**EXERCISE PASSAGE:**
BEGIN
Dr. Brynjolfsson and Dr. McAfee are super sharp professors from MIT who have concluded an optimistic and intriguing hypothesis about our future trajectory — that the global economy is on the cusp of a dramatic growth spurt driven by smart machines that finally take full advantage of advances in computer processing, artificial intelligence, networked communication, IoT, and the digitization of everything.
We are entering The Second Machine Age.

The drivers of the third wave of industrial revolution will be robotics, digitally driven markets, human genome mapping, and globalization. As with the first two waves, there will be winners and losers in the wake of this creative destruction. The Industries of the Future details these trends with great insight.
Alec Ross is well qualified to write on the subject. He traveled extensively exploring globalization’s impact as the State Department’s senior innovation adviser during Hillary Clinton’s tenure as secretary.

Alvin and Heidi Toffler have been forecasting the future with visionary acuity for a half-century.
"Between now and the 21st century, millions of ordinary, psychologically normal people will face an abrupt collision with the future," They prophesied at the start of the 1970 best seller Future Shock.
END
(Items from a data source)
BEGIN
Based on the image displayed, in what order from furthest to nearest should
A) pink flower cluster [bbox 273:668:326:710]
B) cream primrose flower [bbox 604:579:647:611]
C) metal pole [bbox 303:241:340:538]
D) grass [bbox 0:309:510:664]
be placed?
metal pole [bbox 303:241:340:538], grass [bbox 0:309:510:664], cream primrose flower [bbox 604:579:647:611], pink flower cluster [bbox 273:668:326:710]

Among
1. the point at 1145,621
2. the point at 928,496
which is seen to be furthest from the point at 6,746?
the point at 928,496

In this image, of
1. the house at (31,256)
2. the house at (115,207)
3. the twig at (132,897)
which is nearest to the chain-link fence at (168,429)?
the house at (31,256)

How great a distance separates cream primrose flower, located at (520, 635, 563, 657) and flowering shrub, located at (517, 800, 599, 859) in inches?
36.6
END
**QUESTIONS:**
- 1) According to the book notes, what position did Alec Ross hold while traveling to explore globalization's impact?
- 2) Summarize the book notes in two sentences.
- 3) Carry on the book notes after the Future Shock quotation.

**ANSWERS BY TASK:**
- 1) He was the State Department's senior innovation adviser during Hillary Clinton's tenure as secretary.

- 2) MIT professors Brynjolfsson and McAfee argue that the global economy is nearing a dramatic growth spurt driven by smart machines built on advances in computing, artificial intelligence, networked communication, IoT, and digitization, marking The Second Machine Age. Alec Ross's The Industries of the Future details the robotics, digital markets, genome mapping, and globalization driving a third industrial wave, and Alvin and Heidi Toffler have forecast the future for half a century, including in their 1970 best seller Future Shock.

- 3)
"The Collapse of Hierarchy" and "A Superabundance of Selves" are two section headings in Future Shock and they were presented as exciting and liberating developments. The Tofflers believe that rampant technological, economic and cultural innovation are a good thing once we learned how to deal with it.
The Tofflers elaborated their case for a richer, freer, groovier world over the decades in The Third Wave in 1980 and Powershift published in 1990.
Revolutionary Wealth builds on the platform of their previous books. It discusses clashes among First Wave (agrarian), Second Wave (industrialized) and Third Wave (postindustrial, or "knowledge-based") societies. They argue convincingly that we are on the verge of a post-scarcity world that will slash poverty and "unlock countless opportunities and new life trajectories," if we can identify and avoid the rapidly escalating risks to this progress. I’m all in!

If you are a student of the future, technology and science then you probably have some ideas you should think about patenting.
You can file your patent for under $500 and the average value of an issued patent is $1 million. This is lucrative work and well worth your time to learn.
Drafting a patent application is a surprisingly straightforward process. The hard part is having the idea of an invention. If you have ideas of things you think could be patented you owe it to yourself to read this book and draft an application.
Patent It Yourself! shows you how.
You only need two things:
- Access to a computer with a word processor
- Access to the Internet

Steve Case was the co-founder of America OnLine AOL. In The Third Wave he presents his roadmap for the future and helps us make sense of the technological changes reshaping our economy and the world.
His insights are the result of his experience scaling the first internet company and as a venture capitalist investing in future inflected industries. He is a sensible practical visionary.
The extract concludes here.